··· Supplied material ···
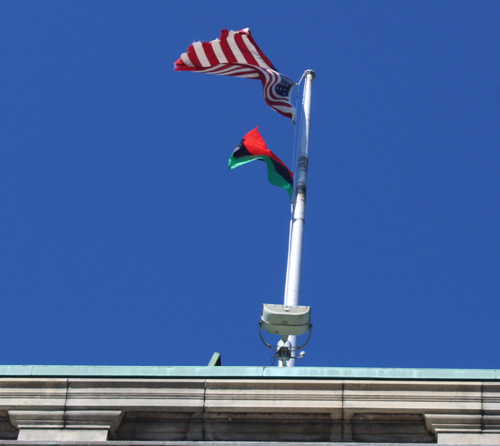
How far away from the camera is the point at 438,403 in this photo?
516 inches

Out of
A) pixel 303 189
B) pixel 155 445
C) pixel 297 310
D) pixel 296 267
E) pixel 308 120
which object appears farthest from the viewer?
pixel 308 120

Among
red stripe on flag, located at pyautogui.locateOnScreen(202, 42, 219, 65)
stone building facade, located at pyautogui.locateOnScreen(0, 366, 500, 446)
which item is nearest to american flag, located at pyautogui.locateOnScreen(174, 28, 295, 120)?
red stripe on flag, located at pyautogui.locateOnScreen(202, 42, 219, 65)

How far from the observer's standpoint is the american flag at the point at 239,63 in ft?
85.9

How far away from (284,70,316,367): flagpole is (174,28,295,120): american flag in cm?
55

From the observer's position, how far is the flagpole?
20016 mm

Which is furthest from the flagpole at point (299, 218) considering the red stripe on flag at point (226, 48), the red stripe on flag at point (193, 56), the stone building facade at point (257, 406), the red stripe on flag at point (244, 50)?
the stone building facade at point (257, 406)

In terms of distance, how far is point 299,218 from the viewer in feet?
72.8

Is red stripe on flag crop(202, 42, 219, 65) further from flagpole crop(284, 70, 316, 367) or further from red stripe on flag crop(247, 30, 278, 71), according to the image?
flagpole crop(284, 70, 316, 367)

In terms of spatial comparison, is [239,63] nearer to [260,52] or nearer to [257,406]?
[260,52]

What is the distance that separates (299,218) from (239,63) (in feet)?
20.1

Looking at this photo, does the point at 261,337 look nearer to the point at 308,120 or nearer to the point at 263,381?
the point at 263,381

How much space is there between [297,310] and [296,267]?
14.7 feet

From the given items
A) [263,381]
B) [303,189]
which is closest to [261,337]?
[263,381]

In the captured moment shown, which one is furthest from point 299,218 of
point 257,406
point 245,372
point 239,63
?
point 257,406
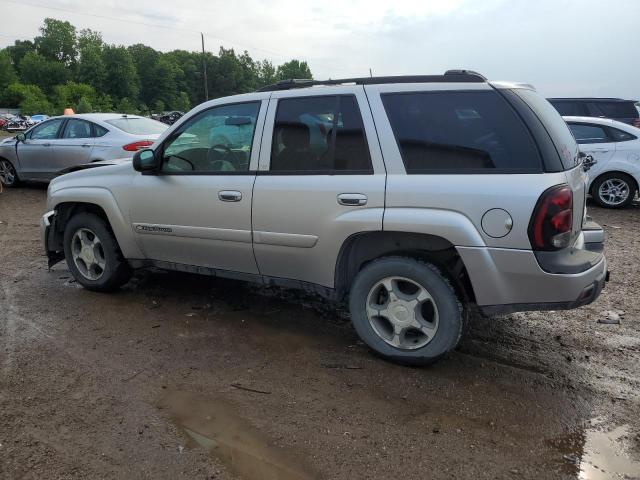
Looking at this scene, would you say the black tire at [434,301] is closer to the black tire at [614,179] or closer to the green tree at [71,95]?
the black tire at [614,179]

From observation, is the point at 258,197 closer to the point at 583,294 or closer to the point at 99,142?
the point at 583,294

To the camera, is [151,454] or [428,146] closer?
[151,454]

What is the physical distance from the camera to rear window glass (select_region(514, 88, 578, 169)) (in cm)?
328

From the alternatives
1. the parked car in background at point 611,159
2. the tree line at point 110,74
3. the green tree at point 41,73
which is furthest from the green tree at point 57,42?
the parked car in background at point 611,159

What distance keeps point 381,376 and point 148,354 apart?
5.49 feet

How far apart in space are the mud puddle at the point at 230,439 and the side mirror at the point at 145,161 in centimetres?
196

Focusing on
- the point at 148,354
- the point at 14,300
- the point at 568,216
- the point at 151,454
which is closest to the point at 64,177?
the point at 14,300

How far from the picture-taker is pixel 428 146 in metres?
3.39

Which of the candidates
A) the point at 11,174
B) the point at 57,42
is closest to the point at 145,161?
the point at 11,174

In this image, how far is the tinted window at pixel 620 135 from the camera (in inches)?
362

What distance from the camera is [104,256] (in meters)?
4.99

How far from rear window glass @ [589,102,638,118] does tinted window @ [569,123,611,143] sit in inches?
138

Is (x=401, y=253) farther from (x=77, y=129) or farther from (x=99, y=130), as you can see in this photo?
(x=77, y=129)

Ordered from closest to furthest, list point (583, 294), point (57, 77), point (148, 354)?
A: point (583, 294) < point (148, 354) < point (57, 77)
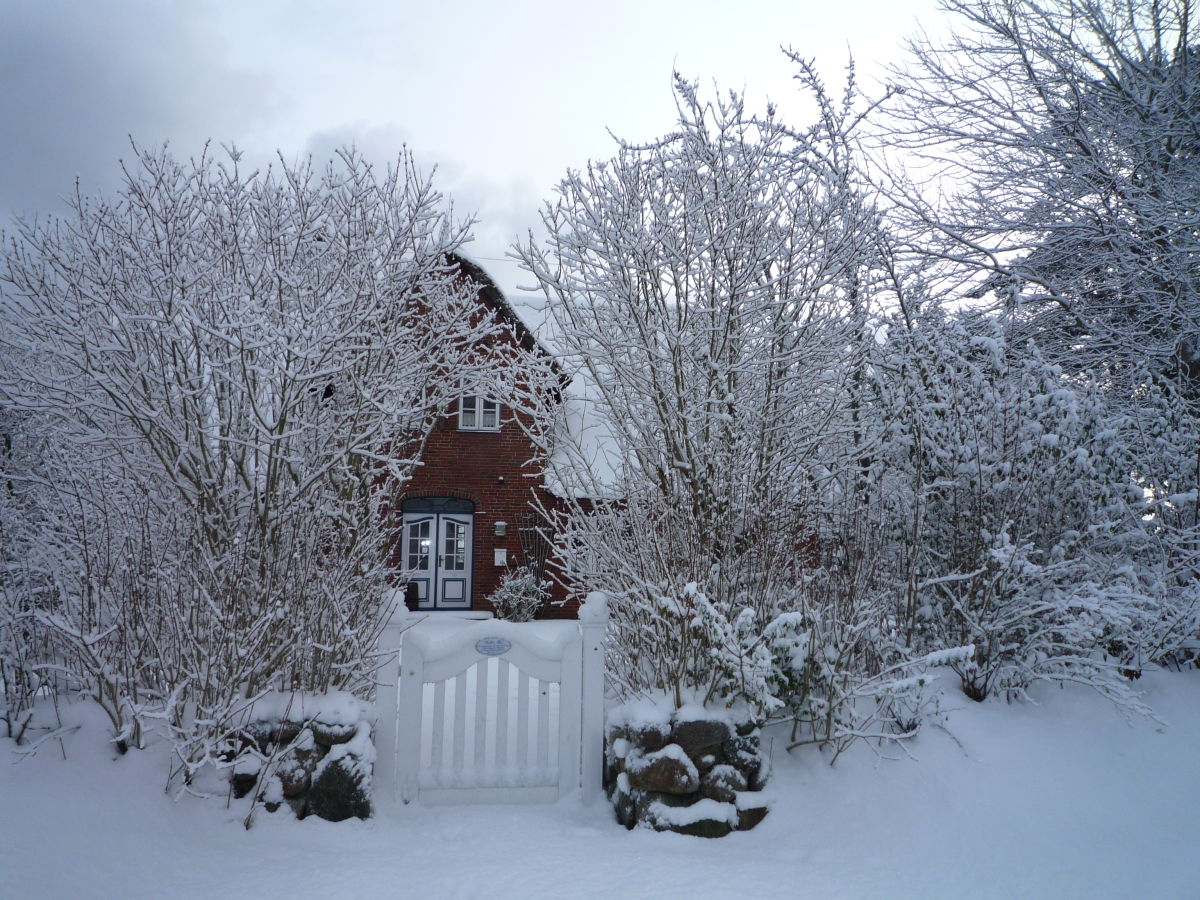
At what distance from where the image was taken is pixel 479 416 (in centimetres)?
1511

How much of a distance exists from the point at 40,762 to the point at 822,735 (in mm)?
4535

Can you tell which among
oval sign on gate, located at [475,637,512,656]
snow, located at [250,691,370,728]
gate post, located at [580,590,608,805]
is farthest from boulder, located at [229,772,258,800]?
gate post, located at [580,590,608,805]

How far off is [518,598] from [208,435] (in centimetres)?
879

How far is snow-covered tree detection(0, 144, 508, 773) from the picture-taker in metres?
4.42

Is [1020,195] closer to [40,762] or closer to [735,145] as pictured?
[735,145]

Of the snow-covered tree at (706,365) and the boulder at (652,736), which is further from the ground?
the snow-covered tree at (706,365)

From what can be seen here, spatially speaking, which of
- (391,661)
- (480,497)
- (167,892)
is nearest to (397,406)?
(391,661)

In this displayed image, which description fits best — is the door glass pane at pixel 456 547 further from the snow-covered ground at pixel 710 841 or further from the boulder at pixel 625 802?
the boulder at pixel 625 802

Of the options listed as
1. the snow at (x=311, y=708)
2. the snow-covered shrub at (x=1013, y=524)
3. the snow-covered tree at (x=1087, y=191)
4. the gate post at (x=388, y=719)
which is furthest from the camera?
the snow-covered tree at (x=1087, y=191)

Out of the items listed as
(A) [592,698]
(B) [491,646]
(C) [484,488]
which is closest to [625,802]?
(A) [592,698]

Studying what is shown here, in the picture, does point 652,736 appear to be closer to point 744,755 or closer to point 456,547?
point 744,755

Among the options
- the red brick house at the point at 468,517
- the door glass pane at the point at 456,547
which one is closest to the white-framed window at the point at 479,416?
the red brick house at the point at 468,517

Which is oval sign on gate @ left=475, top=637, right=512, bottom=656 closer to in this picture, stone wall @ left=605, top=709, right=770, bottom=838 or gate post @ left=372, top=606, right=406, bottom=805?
gate post @ left=372, top=606, right=406, bottom=805

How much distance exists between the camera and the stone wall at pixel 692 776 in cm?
437
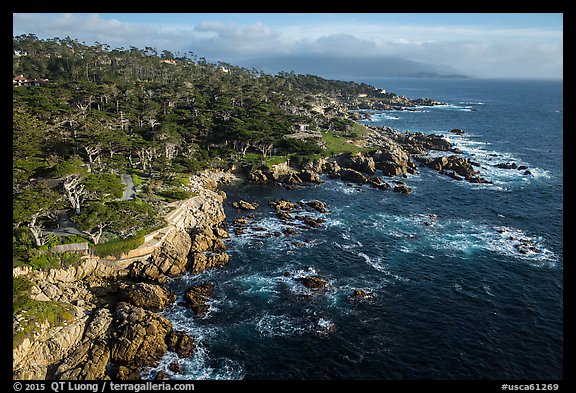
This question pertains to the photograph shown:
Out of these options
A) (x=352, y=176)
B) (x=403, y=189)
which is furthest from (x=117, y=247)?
(x=403, y=189)

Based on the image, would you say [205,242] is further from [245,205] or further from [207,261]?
[245,205]

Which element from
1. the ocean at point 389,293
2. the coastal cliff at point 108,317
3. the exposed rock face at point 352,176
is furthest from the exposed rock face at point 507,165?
the coastal cliff at point 108,317

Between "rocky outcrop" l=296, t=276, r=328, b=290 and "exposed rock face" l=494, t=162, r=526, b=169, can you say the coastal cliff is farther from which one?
"exposed rock face" l=494, t=162, r=526, b=169

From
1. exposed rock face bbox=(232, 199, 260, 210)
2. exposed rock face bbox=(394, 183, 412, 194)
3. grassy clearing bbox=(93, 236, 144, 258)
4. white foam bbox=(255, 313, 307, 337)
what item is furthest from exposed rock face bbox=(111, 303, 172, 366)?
exposed rock face bbox=(394, 183, 412, 194)

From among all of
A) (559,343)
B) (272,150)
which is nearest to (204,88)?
(272,150)

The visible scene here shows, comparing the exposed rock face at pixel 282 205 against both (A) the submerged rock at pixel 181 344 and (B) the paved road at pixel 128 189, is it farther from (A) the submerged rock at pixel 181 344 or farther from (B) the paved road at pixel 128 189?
(A) the submerged rock at pixel 181 344

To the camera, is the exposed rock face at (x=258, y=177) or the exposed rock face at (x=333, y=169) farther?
the exposed rock face at (x=333, y=169)
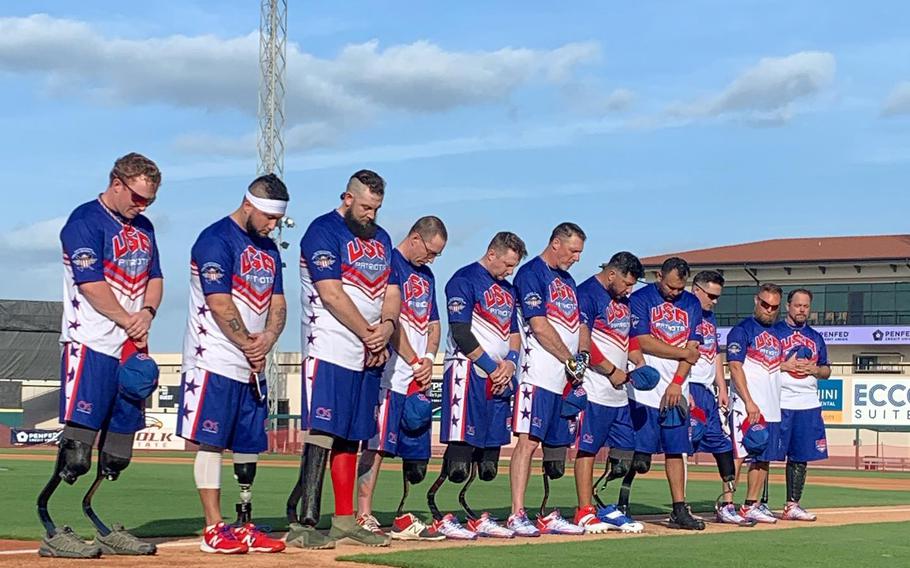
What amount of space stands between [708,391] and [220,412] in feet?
20.3

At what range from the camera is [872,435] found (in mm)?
43094

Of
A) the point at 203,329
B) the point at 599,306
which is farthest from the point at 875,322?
the point at 203,329

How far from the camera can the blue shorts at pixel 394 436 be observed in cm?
1027

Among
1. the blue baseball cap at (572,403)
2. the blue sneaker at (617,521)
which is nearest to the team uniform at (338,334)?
the blue baseball cap at (572,403)

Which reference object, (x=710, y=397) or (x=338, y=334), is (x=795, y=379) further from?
(x=338, y=334)

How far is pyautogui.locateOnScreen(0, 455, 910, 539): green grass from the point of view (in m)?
11.5

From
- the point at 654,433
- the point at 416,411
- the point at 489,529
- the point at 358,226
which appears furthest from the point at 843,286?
the point at 358,226

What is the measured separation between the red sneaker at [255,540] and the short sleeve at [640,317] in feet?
15.5

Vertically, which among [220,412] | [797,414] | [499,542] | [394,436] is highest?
[797,414]

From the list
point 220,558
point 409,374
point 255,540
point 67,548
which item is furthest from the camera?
point 409,374

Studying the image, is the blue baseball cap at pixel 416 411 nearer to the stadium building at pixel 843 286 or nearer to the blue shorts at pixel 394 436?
the blue shorts at pixel 394 436

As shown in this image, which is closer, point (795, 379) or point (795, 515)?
point (795, 515)

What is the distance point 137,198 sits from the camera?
8.41 metres

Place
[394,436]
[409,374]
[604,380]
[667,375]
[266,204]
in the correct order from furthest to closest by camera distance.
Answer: [667,375] < [604,380] < [409,374] < [394,436] < [266,204]
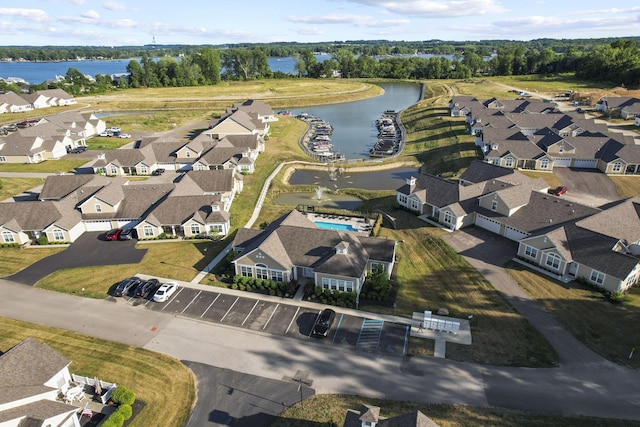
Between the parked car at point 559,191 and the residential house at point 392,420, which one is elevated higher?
the parked car at point 559,191

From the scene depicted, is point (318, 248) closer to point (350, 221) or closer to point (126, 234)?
point (350, 221)

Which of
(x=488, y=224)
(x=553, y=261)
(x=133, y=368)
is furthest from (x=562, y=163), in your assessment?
(x=133, y=368)

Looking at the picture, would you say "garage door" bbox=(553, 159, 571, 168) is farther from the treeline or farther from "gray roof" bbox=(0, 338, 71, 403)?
the treeline

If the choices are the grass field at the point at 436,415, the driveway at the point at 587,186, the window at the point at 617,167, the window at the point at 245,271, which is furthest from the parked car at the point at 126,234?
the window at the point at 617,167

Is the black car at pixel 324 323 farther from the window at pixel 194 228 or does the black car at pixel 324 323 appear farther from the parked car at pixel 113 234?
the parked car at pixel 113 234

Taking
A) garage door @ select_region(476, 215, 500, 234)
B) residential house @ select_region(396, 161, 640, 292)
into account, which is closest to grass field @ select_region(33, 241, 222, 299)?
···
Copy the entries verbatim, starting at the line that contains "What is the measured" and ending at the end of the entries, both ends included. Omit the pictures.

What is the measured separation between the red sneaker at [255,540] and the short sleeve at [640,317] in feet?
15.5

Vertically, which among [220,412] | [797,414] | [499,542] | [394,436] is highest?
[797,414]

From the list
point 220,558
point 409,374
point 255,540
point 67,548
which item is furthest from the camera?
point 409,374

Studying the image, is the blue baseball cap at pixel 416 411 nearer to the stadium building at pixel 843 286 or nearer to the blue shorts at pixel 394 436?
the blue shorts at pixel 394 436

As shown in this image, which is closer, point (795, 379) or point (795, 515)?
point (795, 515)

What is the distance point 137,198 sits from the camera?
8.41 metres

Place
[394,436]
[409,374]
[604,380]
[667,375]
[266,204]
in the correct order from furthest to closest by camera distance.
Answer: [667,375] < [604,380] < [409,374] < [394,436] < [266,204]
Between the parked car at point 559,191 and the residential house at point 392,420, which one is elevated higher?
the parked car at point 559,191

From the scene depicted, is point (318, 248) closer to point (350, 221) or closer to point (126, 234)?
point (350, 221)

Which of
(x=488, y=224)
(x=553, y=261)
(x=133, y=368)
is furthest from (x=562, y=163), in your assessment?
(x=133, y=368)

Looking at the picture, would you say "garage door" bbox=(553, 159, 571, 168) is farther from the treeline or farther from "gray roof" bbox=(0, 338, 71, 403)?
the treeline

If the choices are the grass field at the point at 436,415, the driveway at the point at 587,186, the window at the point at 617,167, the window at the point at 245,271, which is furthest from the parked car at the point at 126,234?
the window at the point at 617,167

Is the black car at pixel 324 323 farther from the window at pixel 194 228 or does the black car at pixel 324 323 appear farther from the parked car at pixel 113 234?
the parked car at pixel 113 234

Taking
A) garage door @ select_region(476, 215, 500, 234)
B) residential house @ select_region(396, 161, 640, 292)
into account, which is closest to grass field @ select_region(33, 241, 222, 299)?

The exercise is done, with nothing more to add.